Lyft has a three-tiered liability structure that is based on the driver’s activities at the time of the crash. When a driver causes a wreck while using Lyft Express Drive, Lyft looks at whether the driver is logged in or has a fare to determine which insurance company is responsible for injuries.

  • Not logged into the rideshare app: Hertz’s minimum liability policy applies and will cover $30,000 in liability coverage for a single injury or $60,000 for a multi-injury crash.
  • Logged in but waiting for a ride request or fare: Lyft’s contingent liability policy applies. This policy will pay up to $50,000 for a single injury or $100,000 for a multi-injury crash.
  • Driving a passenger or en route to a pickup: Lyft’s $1,000,000 liability policy covers the victims’ claims.

In addition, Hertz covers any damage that its vehicles sustain in a crash and also provides Texas’ mandated minimum amounts of UM/UIM coverage.
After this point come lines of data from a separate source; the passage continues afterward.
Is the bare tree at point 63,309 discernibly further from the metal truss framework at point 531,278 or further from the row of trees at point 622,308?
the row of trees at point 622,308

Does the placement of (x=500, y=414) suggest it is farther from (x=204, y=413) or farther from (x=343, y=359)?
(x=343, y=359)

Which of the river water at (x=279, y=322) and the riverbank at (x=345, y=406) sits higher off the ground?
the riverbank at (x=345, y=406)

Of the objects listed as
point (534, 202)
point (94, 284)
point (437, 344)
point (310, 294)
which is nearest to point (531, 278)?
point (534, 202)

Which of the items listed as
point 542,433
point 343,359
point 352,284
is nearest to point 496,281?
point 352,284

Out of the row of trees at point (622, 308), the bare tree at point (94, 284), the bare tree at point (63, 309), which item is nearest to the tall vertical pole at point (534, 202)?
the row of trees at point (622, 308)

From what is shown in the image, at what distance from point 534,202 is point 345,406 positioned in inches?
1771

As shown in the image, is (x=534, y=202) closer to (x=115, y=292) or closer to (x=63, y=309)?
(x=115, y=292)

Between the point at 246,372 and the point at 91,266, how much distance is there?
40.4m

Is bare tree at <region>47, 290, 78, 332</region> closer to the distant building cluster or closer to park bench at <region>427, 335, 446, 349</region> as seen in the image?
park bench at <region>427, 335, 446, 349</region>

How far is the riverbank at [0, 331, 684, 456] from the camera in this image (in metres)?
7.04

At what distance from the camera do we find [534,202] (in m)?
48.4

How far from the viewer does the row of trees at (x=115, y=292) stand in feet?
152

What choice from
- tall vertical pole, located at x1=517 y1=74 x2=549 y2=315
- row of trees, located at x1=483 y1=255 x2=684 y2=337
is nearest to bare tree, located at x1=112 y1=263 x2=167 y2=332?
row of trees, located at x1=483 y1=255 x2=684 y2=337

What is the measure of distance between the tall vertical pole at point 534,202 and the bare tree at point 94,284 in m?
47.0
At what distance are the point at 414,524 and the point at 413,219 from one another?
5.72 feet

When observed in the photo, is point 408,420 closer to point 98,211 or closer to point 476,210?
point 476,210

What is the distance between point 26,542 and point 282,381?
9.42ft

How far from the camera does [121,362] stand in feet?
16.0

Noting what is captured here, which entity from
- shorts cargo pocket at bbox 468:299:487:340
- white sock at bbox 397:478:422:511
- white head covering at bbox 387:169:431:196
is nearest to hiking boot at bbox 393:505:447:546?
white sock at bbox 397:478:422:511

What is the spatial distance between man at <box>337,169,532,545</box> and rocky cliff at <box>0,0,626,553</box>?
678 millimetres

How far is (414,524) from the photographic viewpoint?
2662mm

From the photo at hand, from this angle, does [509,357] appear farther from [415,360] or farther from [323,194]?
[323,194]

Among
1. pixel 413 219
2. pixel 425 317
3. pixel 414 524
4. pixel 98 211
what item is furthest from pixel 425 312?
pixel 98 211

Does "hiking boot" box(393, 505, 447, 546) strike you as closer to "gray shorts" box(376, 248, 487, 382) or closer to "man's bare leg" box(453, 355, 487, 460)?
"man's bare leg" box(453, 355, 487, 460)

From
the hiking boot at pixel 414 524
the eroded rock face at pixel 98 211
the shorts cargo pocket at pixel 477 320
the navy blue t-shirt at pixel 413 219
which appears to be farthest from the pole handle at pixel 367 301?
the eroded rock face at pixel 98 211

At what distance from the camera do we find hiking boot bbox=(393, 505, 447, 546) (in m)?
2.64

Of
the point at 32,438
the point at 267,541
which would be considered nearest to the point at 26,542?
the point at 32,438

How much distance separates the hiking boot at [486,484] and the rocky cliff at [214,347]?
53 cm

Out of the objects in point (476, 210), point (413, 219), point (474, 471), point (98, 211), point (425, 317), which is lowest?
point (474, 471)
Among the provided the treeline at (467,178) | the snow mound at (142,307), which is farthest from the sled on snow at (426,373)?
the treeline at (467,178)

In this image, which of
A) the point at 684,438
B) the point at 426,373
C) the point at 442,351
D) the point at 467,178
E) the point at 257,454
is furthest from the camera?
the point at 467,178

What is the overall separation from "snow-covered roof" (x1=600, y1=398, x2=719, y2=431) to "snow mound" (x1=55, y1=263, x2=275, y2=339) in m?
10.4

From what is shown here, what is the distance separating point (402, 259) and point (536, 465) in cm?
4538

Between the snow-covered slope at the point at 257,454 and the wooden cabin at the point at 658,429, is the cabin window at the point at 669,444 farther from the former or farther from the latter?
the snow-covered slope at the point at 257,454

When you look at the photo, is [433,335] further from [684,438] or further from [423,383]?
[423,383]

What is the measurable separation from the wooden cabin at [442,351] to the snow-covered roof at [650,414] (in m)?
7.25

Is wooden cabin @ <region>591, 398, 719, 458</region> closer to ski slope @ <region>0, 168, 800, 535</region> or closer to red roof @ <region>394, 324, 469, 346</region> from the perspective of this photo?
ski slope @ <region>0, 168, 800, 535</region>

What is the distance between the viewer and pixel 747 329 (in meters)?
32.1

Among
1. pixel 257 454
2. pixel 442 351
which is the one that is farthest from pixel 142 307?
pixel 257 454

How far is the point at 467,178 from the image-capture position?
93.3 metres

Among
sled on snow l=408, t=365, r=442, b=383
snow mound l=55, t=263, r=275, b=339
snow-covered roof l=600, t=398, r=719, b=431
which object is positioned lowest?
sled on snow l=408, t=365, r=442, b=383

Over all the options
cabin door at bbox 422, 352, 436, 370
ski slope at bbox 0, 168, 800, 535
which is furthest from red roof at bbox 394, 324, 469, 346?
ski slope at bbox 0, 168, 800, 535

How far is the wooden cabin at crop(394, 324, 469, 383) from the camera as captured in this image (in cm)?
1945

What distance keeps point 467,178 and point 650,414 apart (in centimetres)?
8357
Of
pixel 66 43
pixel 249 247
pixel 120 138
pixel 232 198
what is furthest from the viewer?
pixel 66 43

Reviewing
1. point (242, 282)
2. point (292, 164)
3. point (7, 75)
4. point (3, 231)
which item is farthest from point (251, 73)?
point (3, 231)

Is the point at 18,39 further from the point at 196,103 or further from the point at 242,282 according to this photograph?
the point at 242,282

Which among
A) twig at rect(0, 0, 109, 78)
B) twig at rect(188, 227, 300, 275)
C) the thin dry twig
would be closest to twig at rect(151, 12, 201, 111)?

While this liability structure might seem fair at first glance, it has significant flaws. Insurance companies aren’t in the business of paying claims. Instead, they care more about profitability and shareholder happiness. After a crash, the claims adjuster always looks for reasons to deny victims’ claims or reduce their value.

When a crash involves multiple competing policies, it’s easy for all the insurance companies to try and shift responsibility to another party. Too often, the crash victim gets a slew of denied claims instead of fair compensation.

RELATED ARTICLE: 5 Reasons the Insurance Company Denied Your Car Accident Claim

Additionally, serious injury claims can quickly exceed Hertz’s minimum policy limits or Lyft’s modest contingent liability policy, especially if the crash involved multiple vehicles.

At Crosley Law, we have extensive experience handling liability claims involving commercial drivers. We understand the complexities of these claims, and we work diligently to identify all the insurance policies involved in our clients’ cases. To learn more about our advanced approach to rideshare and commercial vehicle claims, contact us for more information.

Should I Take a Taxi Instead?

If the liability issues in a rideshare crash seem like something you’d rather not deal with, you might be tempted to hail a cab instead. Unfortunately, under Texas law, taxicabs only need to carry $30,000 in liability coverage for a single injury and $60,000 for multi-injury crashes. In comparison, a Lyft driver who is logged in to the app has between $50,000 and $1,000,000 in liability insurance coverage.

RELATED ARTICLE: What’s an Underinsured Motorist, and How Can I Protect Myself?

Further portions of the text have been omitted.